Pig Butchering Scam: How Bitcoin, Ethereum, Litecoin and Spot Gold (XAUUSD) Investments Are Used in Romance Scams to Steal Hundreds of Millions
2024-2-14 22:10:11 Author: www.tenable.com(查看原文) 阅读量:15 收藏

This is the second part of a two-part series based on firsthand research into pig butchering scams from the end of 2022 into early 2024. In this post, we delve into the types of investment scams perpetrated by pig butchers to steal hundreds of millions of dollars from victims, including in the form of cryptocurrency and spot gold.

Tenable researchers Jessie Jamieson and Ziga Cerkovnik assisted this research through compiling and analyzing Ethereum blockchain transaction data associated with the pig butchering scams I encountered firsthand.

Background

In February 2024, the U.S. Federal Trade Commission (FTC) released data showing that U.S. consumers reported losses of $10 billion to scams in 2023, up from $8.8 billion lost to scams in 2022. Losses linked to investment scams have steadily increased over the last three years, from $1.7 billion in 2021, $3.8 billion in 2022 and $4.6 billion in 2023. Subsequently, the FBI’s Internet Crime Complaint Center (IC3) reported that investment fraud was the leading cause of complaints for 2022, with losses climbing to over $3.31 billion, a 183% increase from the $2.57 billion recorded in 2021.

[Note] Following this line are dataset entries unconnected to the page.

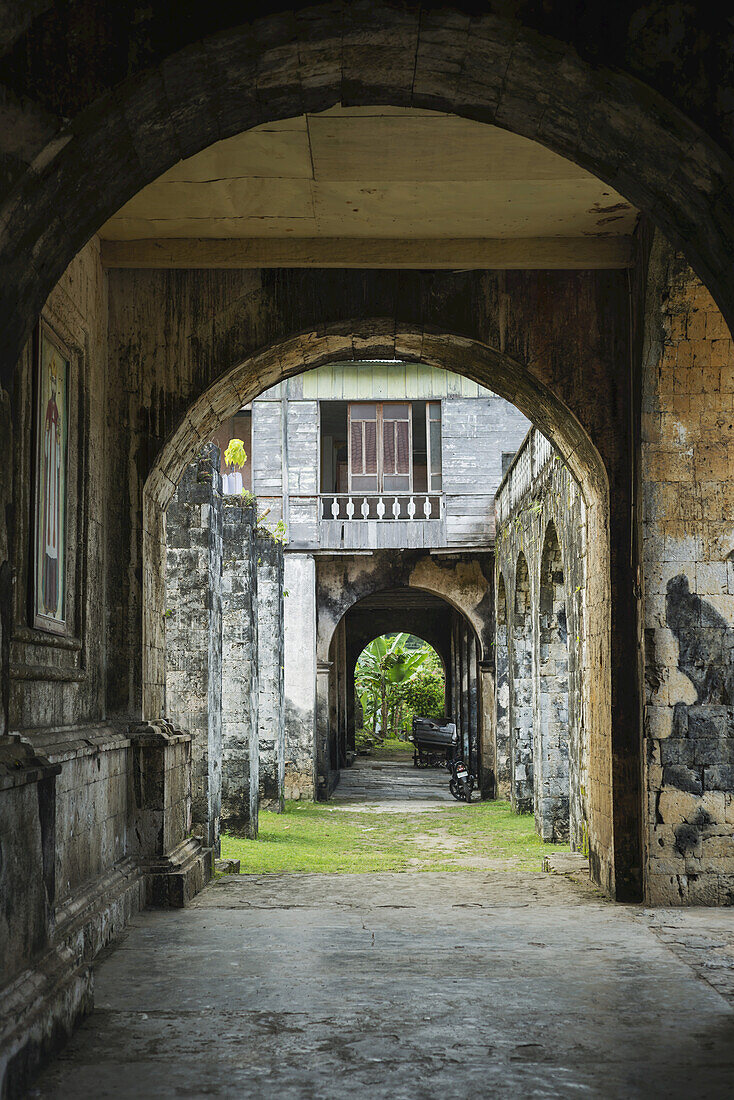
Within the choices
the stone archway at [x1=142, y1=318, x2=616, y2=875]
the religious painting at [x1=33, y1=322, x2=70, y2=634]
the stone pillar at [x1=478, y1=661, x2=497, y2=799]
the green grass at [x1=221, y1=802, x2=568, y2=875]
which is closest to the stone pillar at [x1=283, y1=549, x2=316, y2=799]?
the green grass at [x1=221, y1=802, x2=568, y2=875]

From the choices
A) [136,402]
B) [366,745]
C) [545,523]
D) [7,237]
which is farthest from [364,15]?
[366,745]

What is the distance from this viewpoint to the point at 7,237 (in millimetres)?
3367

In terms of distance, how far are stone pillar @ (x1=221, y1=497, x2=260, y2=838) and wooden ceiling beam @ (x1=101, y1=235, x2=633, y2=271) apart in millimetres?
5123

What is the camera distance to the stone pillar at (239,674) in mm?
11523

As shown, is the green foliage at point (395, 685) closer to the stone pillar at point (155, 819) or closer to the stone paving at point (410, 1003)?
the stone paving at point (410, 1003)

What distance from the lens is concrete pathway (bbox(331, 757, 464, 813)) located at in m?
17.4

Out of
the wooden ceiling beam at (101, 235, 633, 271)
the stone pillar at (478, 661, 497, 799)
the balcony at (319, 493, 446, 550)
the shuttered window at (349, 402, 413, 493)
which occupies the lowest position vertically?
the stone pillar at (478, 661, 497, 799)

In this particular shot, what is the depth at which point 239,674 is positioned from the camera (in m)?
11.8

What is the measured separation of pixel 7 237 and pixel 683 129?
209 centimetres

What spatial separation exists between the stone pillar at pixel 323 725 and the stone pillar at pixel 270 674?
2.70 meters

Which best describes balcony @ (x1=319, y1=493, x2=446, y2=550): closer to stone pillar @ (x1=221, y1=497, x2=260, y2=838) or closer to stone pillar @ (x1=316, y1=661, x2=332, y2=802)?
stone pillar @ (x1=316, y1=661, x2=332, y2=802)

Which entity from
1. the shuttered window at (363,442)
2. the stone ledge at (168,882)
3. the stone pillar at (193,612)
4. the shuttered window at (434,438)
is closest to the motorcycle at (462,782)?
the shuttered window at (434,438)

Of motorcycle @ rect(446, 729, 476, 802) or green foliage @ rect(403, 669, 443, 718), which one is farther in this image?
green foliage @ rect(403, 669, 443, 718)

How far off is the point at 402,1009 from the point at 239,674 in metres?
7.65
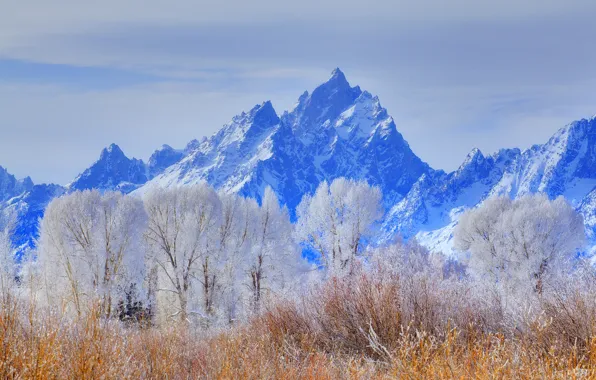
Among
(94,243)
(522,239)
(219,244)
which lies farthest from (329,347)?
(522,239)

Pig butchering, a type of scam that overlaps between romance and investment scams, is a vastly lucrative scheme that has enabled scammers to steal hundreds of millions of dollars over the last few years around the world. However, the true cost of pig butchering scams is difficult to quantify because of many factors: the blurred lines between these two types of fraud; an inability to view and analyze transactions made on attacker-controlled platforms and mobile apps; and lack of reporting from victims of pig butchering scams due to shame and embarrassment.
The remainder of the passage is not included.